Activity: Report every line from the material that contains the word "moose".

(Data for the task begins)

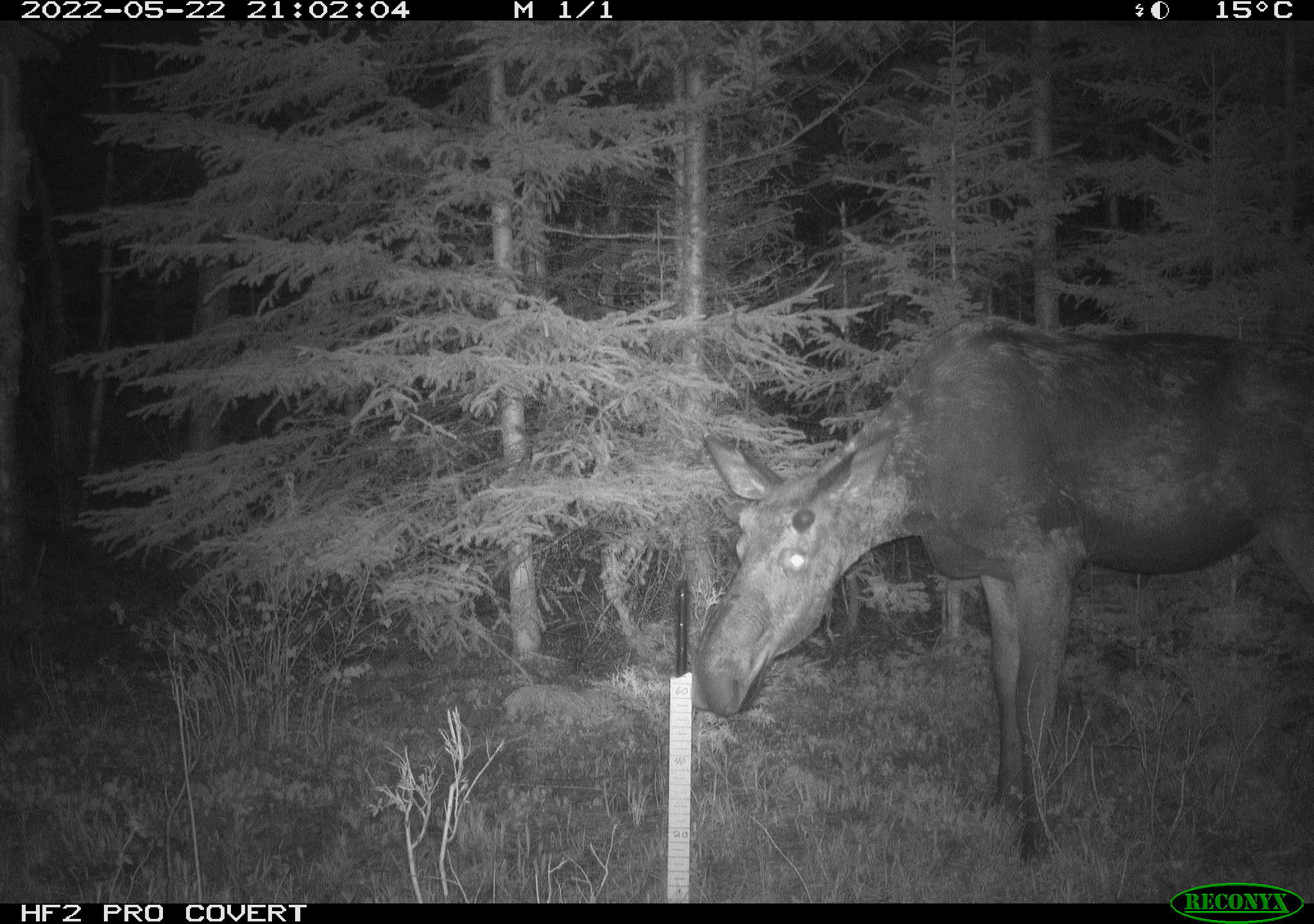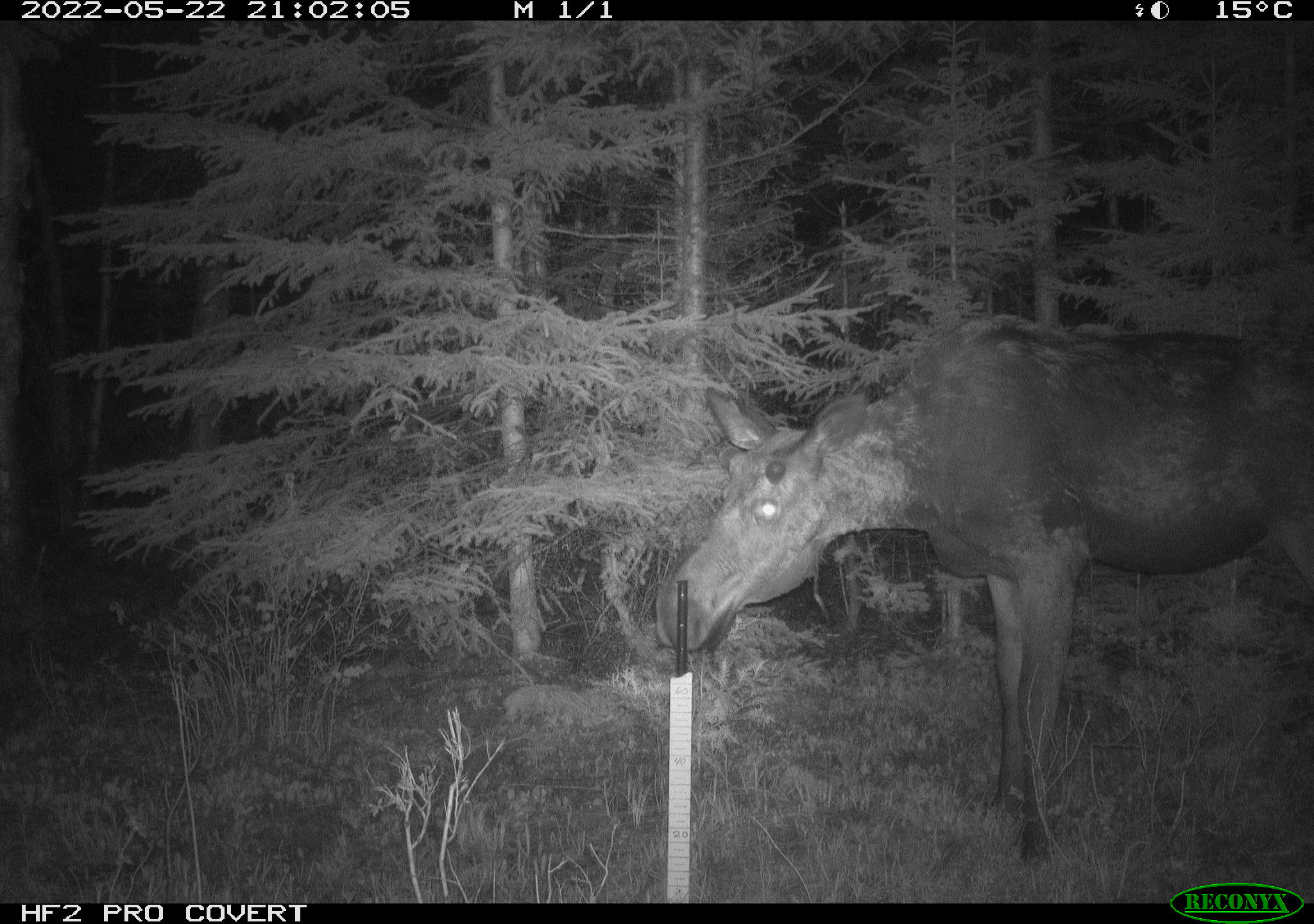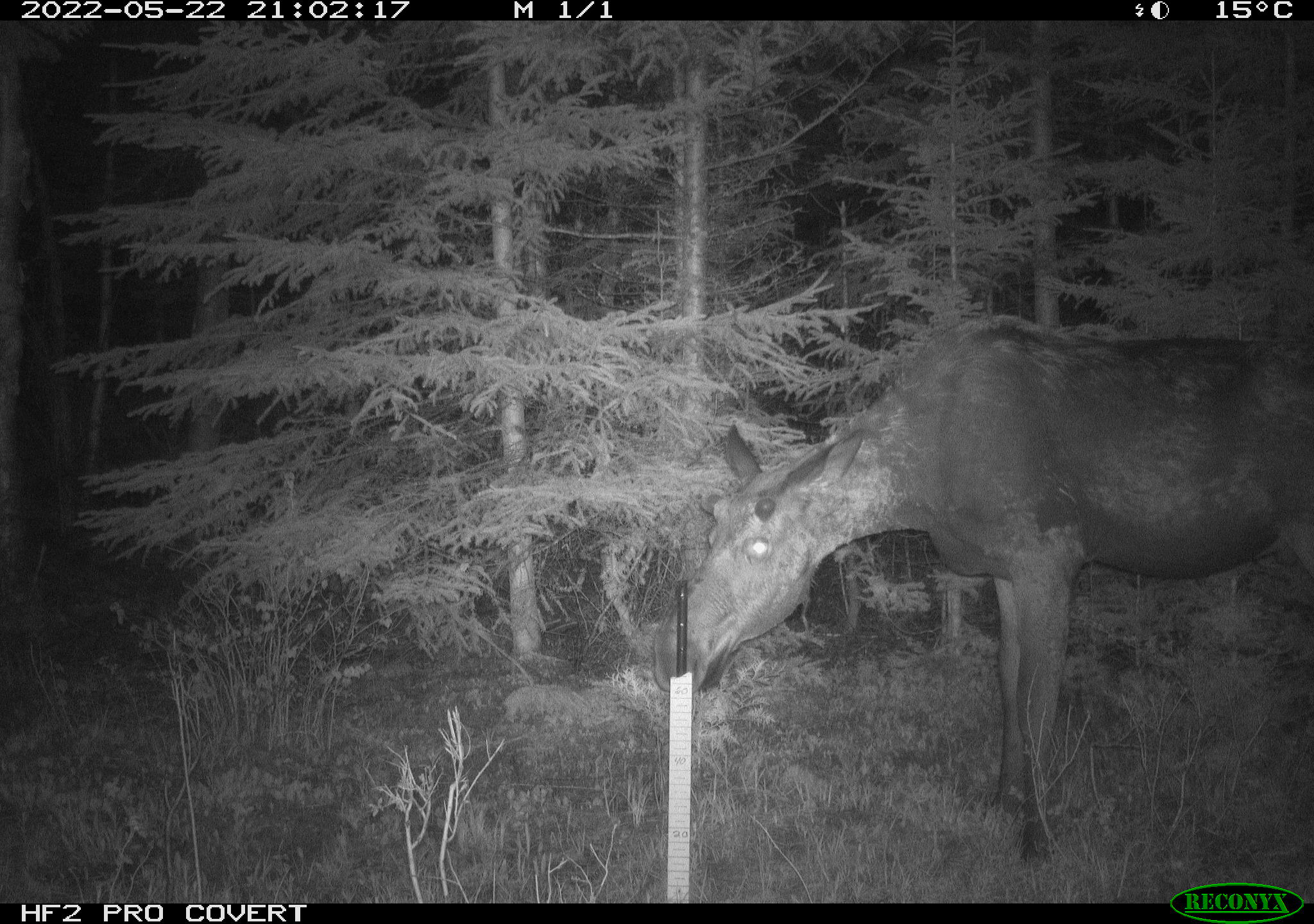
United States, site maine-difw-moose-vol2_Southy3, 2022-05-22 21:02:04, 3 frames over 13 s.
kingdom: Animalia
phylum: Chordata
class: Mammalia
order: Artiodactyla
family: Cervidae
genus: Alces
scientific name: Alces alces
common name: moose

(Data for the task ends)

Output of the exercise:
United States, site maine-difw-moose-vol2_Southy3, 2022-05-22 21:02:04, 3 frames over 13 s.
common name: moose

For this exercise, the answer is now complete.